Essa é a principal conclusão de
um estudo sobre a participação
da mulher no Judiciário. Organizado pelas ONGs Agende (Ações
em Gênero, Cidadania e Desenvolvimento) e Cladem Brasil (Comitê Latino-Americano e do Caribe para Defesa dos Direitos da
Mulher), o estudo revela que a
participação da mulher na Justiça
é tanto menor quanto maior é a
instância julgadora.
"Conseguimos mostrar com
números o que sempre se soube
empiricamente. Nos órgãos superiores, em que a indicação é política, o número de mulheres é quase
nulo. Na base [1ª instância], onde
o acesso se dá por merecimento, o
número de mulheres é bem
maior", afirma a advogada Letícia
Massula, 33, da ONG Agende.
"O número de mulheres é desproporcional. A discriminação
com relação às mulheres ainda é
bastante forte no Judiciário", diz
Mônica de Melo, 37, procuradora
do Estado de São Paulo e integrante da ONG Cladem Brasil.
De acordo com o estudo, no
único ano em que há dados completos em todos os graus (1999), o
percentual de mulheres em primeira instância era de 31,08%, em
segunda, de 12,89%, e nos tribunais superiores, de 7,23%.
Os dados de 2004 relativos aos
tribunais superiores -a cúpula
do Judiciário-, de acordo com o
estudo, mostra a maior discriminação. O acesso a essas cortes é
feito mediante indicação política.
No STF (Supremo Tribunal Federal), o mais alto órgão julgador, há
apenas uma mulher entre os 11
ministros nomeados. No STJ (Superior Tribunal de Justiça), são
quatro mulheres e 29 homens.
A ministra Eliana Calmon foi a
primeira mulher a ser nomeada
para o STJ, em 1999. Ela afirma
que as mulheres estão se impondo em todos os setores da sociedade, mas reconhece que a participação no Judiciário ainda é pequena e que deve demorar até haver uma igualdade.
Calmon afirma nunca ter sofrido discriminação no ambiente de
trabalho pelo fato de ser mulher e
diz que as restrições ao gênero estão acabando. "Ainda há, é verdade. Mas essa restrição não vem só
dos homens. Vem também das
próprias mulheres, que deixam
de se candidatar aos cargos de comando. Quando me candidatei,
muitas colegas diziam que não
adiantava", afirma.
Políticas afirmativas
Letícia Massula, da ONG Agende, diz que o estudo pode ajudar
na implementação de medidas
que garantam espaço para as mulheres no Judiciário. "Sem essas
medidas, o quadro pode continuar assim por muito tempo."

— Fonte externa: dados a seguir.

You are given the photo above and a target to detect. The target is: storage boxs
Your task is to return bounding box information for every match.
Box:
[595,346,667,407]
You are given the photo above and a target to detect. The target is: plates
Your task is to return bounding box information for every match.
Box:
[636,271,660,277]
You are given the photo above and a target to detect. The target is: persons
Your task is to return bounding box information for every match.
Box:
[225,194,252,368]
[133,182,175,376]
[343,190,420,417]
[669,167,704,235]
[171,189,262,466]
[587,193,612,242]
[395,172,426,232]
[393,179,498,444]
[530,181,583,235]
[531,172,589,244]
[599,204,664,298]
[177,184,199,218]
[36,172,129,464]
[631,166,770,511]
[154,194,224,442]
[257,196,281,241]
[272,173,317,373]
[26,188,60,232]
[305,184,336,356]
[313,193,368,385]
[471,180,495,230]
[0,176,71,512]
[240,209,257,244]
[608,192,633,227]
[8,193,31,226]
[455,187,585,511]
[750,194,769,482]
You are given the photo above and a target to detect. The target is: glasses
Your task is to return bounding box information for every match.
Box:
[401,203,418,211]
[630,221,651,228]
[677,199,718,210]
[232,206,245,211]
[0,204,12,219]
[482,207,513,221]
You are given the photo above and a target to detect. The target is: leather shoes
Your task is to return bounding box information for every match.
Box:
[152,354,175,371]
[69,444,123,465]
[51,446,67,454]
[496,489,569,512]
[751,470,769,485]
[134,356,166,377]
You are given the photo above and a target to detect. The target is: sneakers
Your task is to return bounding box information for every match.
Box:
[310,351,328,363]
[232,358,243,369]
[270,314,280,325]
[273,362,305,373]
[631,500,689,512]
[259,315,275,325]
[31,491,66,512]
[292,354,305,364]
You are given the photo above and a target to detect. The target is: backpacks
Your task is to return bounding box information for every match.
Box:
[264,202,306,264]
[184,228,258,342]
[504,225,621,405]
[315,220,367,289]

Ela dá como exemplo a Justiça
Trabalhista. Na primeira instância, quase 50% dos juízes são mulheres; na segunda, quase 40%;
mas, no Tribunal Superior do
Trabalho, há apenas uma mulher
entre os 17 ministros (5,88%).
Para Massula, "seria importante
que a lei assegurasse a igualdade
de homens e mulheres na composição dos tribunais, tal qual é feito
no Tribunal Penal Internacional".
O secretário da Reforma do Judiciário, Sérgio Renault, diz que o
estudo é importante para levantar
a discussão. "Nosso interesse é
que o assunto seja discutido. Precisamos começar a refletir sobre
essa situação", afirma.
"A secretaria quer ter o máximo
de informações sobre o Judiciário. Nossa preocupação é com o
diagnóstico da Justiça no Brasil",
diz Renault. E completa: "Os dados mostram a necessidade de
mudança. Mas isso é uma questão
de política de gênero".
De acordo com Massula, o estudo será enviado à Secretaria Especial de Políticas para as Mulheres.